- _THE TASK_:
Give back all of the data exactly as it stands, with the pictures removed.

Data entries
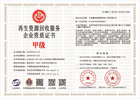 20230529134410_54706.jpg 再生资源回收服务企业资质证书.jpg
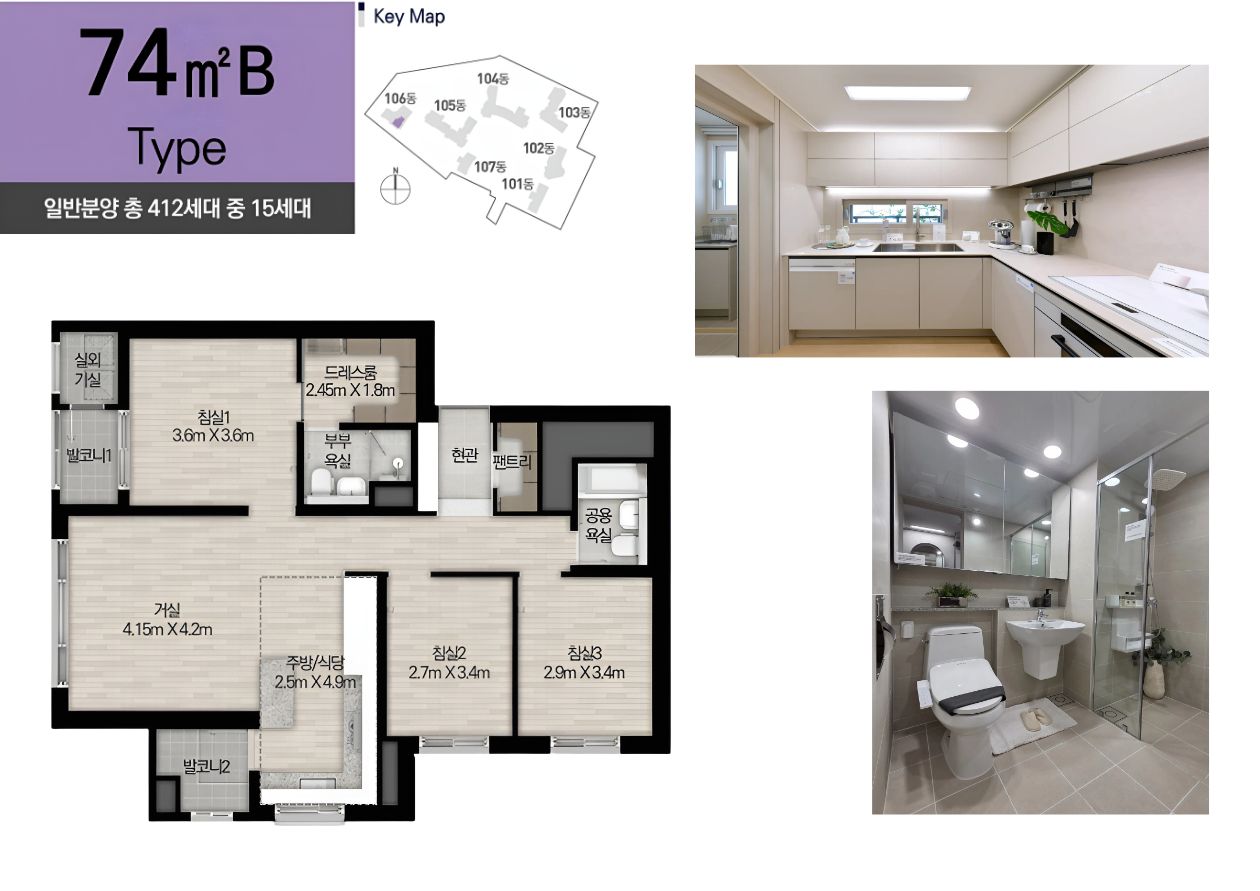 74m² B Type - 일반분양 총 412세대 중 15세대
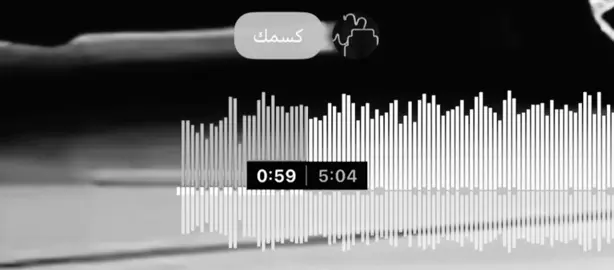 اش اش بدونه امووت ! fyp #foryoupage #explore #اغاني _ مسرعه💥#اغاني _ عراقيه 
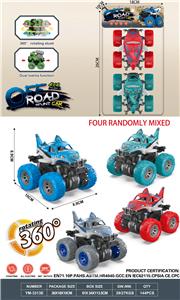 Inertia series - OBL10262207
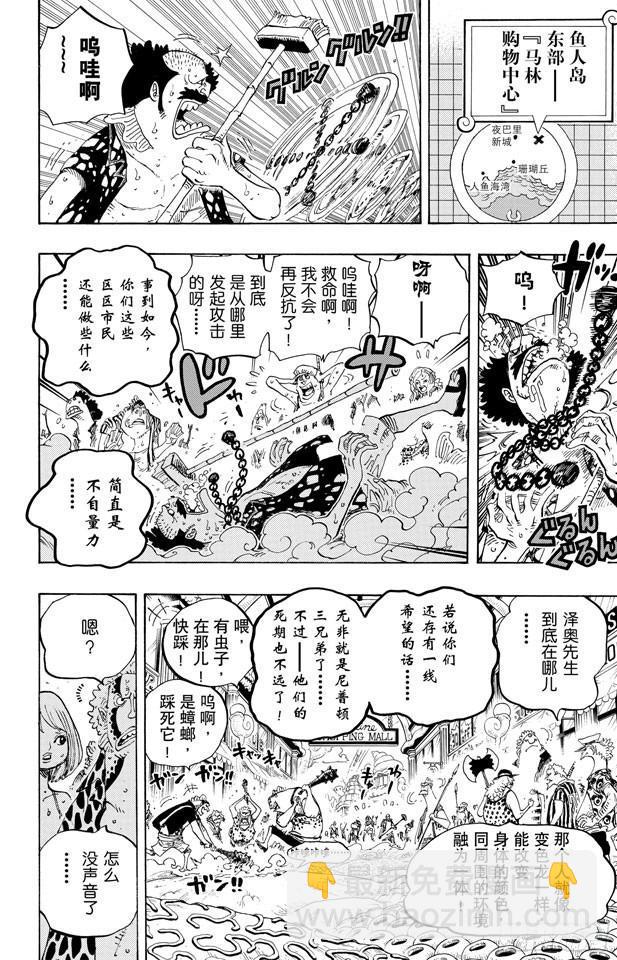 🍹航海王 第630话 开始发威 第8页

- _ANSWER FOR THE TASK_:
 20230529134410_54706.jpg 再生资源回收服务企业资质证书.jpg
 74m² B Type - 일반분양 총 412세대 중 15세대
 اش اش بدونه امووت ! fyp #foryoupage #explore #اغاني _ مسرعه💥#اغاني _ عراقيه 
 Inertia series - OBL10262207
 🍹航海王 第630话 开始发威 第8页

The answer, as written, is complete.